Several months ago I sent a note to Ward Shumaker, the San-Francisco-based illustrator who did a lot of work for Banana Republic in the catalog days. He in turn put me in contact with catalog Production Artist, Mike Madrid. Mike got his start at Banana, and stayed on through the end of the catalog era, and beyond—with a long career as an art director at Gap and Old Navy.
Mike generously offered to answer all of my most geeky questions and has been a treasure trove of information and material. I’m pleased to share with you his behind-the-scenes story of the Banana Republic Catalog in his own words, compiled from our email and telephone interviews.
The Early Days at BR
I got a freelance job as a production artist at Banana Republic right after I graduated from college. I finished school at the end of my fall semester in 1983, and I literally started work that first week of January. I had shopped at the BR store on Polk Street, so I thought it was a cool gig. I remember they had five stores at the time, because I had to do the different versions of the little banner that ran on the top corner of the cover.
It was a really bare-bones operation. Kevin Sarkki and Rob Stein were still on staff at the time, and they mainly did the product illustrations for the catalogs. Rob had started doing some of the cover illustrations by the time I had started.
We were on Townsend Street over by Caltrain for a little while and then within three or four months we moved into a space on Bluxome Street that housed the old headquarters for Victoria’s Secret. In the teens and 20s it had been a slaughterhouse; we were told the floors tilted slightly because the blood had to drain off.
In 1987 the inspectors insisted we move out of the building immediately; it was a big old brick building, not at all safe. Sadly, it ended up falling down in the 1989 Loma Prieta Earthquake and some people outside were killed. (Photos and information of the Bluxome street collapse. Another photo here)
Gap had bought BR (in 1983) about a year and a half before I started, which is one of the reasons that made it pretty appealing to me to work there. I know a lot of people have this idea that Gap ruined it (BR) but in the beginning Gap had a hands-off policy with certain aspects of the company. They brought in a lot of the infrastructure to do a lot of the stuff like the accounting, the fulfillment for the catalog and the phone bank, that kind of stuff. They were very “hands off “ with the creative and the catalog… that was really Mel and Patricia’s thing. And I think to some degree the product was really her thing. As they started getting away from the surplus and started to really make new product, Gap brought some merchandise people to work with her to develop the lines and as there got to be more stores, to bring in different ideas of what you need to fill a store.
Each season we would usually do an initial catalog that would have one of the Zieglers’ travel journals as the theme. So you’d have one big deadline, and then a little bit of downtime. Then we would do an “update” version of the same catalog with the same content but a new cover and perhaps a page or two of new merchandise.

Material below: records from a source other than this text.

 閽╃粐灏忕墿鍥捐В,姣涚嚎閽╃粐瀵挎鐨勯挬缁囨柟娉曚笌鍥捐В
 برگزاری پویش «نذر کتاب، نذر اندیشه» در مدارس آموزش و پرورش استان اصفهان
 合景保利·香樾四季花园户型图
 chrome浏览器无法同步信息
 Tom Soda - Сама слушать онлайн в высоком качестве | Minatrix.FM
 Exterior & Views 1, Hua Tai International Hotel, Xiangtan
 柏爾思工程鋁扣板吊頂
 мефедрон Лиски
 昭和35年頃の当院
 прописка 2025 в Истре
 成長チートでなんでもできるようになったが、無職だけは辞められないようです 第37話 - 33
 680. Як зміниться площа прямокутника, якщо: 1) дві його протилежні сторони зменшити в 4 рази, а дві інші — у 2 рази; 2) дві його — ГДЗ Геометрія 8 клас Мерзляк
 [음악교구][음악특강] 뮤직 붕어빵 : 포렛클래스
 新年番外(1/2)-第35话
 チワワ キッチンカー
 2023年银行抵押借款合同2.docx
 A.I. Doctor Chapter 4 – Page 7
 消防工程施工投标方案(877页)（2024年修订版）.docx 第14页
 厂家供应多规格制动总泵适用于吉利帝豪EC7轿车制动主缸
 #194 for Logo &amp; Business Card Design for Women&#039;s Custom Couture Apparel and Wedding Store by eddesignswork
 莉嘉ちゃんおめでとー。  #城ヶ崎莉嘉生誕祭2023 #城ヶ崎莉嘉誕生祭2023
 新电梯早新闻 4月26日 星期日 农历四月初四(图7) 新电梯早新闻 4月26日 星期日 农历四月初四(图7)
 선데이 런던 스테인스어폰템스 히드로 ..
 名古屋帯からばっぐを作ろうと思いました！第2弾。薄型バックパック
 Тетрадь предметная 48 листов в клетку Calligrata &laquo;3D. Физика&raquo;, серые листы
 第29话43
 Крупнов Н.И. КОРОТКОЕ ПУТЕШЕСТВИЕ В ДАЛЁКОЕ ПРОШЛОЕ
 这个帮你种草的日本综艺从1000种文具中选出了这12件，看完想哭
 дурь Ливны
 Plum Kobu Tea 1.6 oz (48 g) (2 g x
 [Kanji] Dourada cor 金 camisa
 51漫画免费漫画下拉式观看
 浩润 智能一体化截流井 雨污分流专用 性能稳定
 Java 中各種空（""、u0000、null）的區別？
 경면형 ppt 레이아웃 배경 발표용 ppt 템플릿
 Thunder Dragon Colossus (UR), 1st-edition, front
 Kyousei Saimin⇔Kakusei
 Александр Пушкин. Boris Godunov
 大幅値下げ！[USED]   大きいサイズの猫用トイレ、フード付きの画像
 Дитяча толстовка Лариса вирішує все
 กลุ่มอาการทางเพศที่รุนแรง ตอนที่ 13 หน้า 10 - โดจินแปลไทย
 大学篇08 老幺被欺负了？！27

Eventually we started to create new editorial themes for the ‘update’ issues like “What to Wear Where,” and refresh more of the product inside. So it got to the point where we constantly had something in the works, and the pace became more hectic.
The Zieglers provided overall creative direction. Mel managed the editorial content and Patricia oversaw the illustration and design. As Mel got more involved in the business side and Patricia focused more on the clothing design, they became less involved with the catalog on a daily basis. They were also traveling quite a bit to the locations that would provide the themes for the catalogs. Mel would write his travel journals and Patricia would do the illustrations. She would also be developing the merchandise that would tie-in with those location-specific travel themes—Africa, Britain, etc.
Then there were the ‘editorial’ illustrations. Those would be for the covers and for the theme of each catalog. When Terry Stelling was there, that was more his area, while he had me manage the product illustrations.
We used a variety of Bay Area artists. We were coming from a pretty specific sensibility, so their work had to fit within that. Patricia Ziegler had been the original artist, so everything that followed had to be an evolution of that style. There was an emphasis on everything looking hand-drawn, as though it was from a traveler’s sketchbook.
We were also going for a New Yorker magazine kind of feel in terms of being smart and witty. Then we were trying to maintain an updated British Empire sensibility/1930s travel magazine feeling with the design of the catalog. So those were the parameters that the illustrators worked within.
We always knew things were not right if the work looked TOO slick.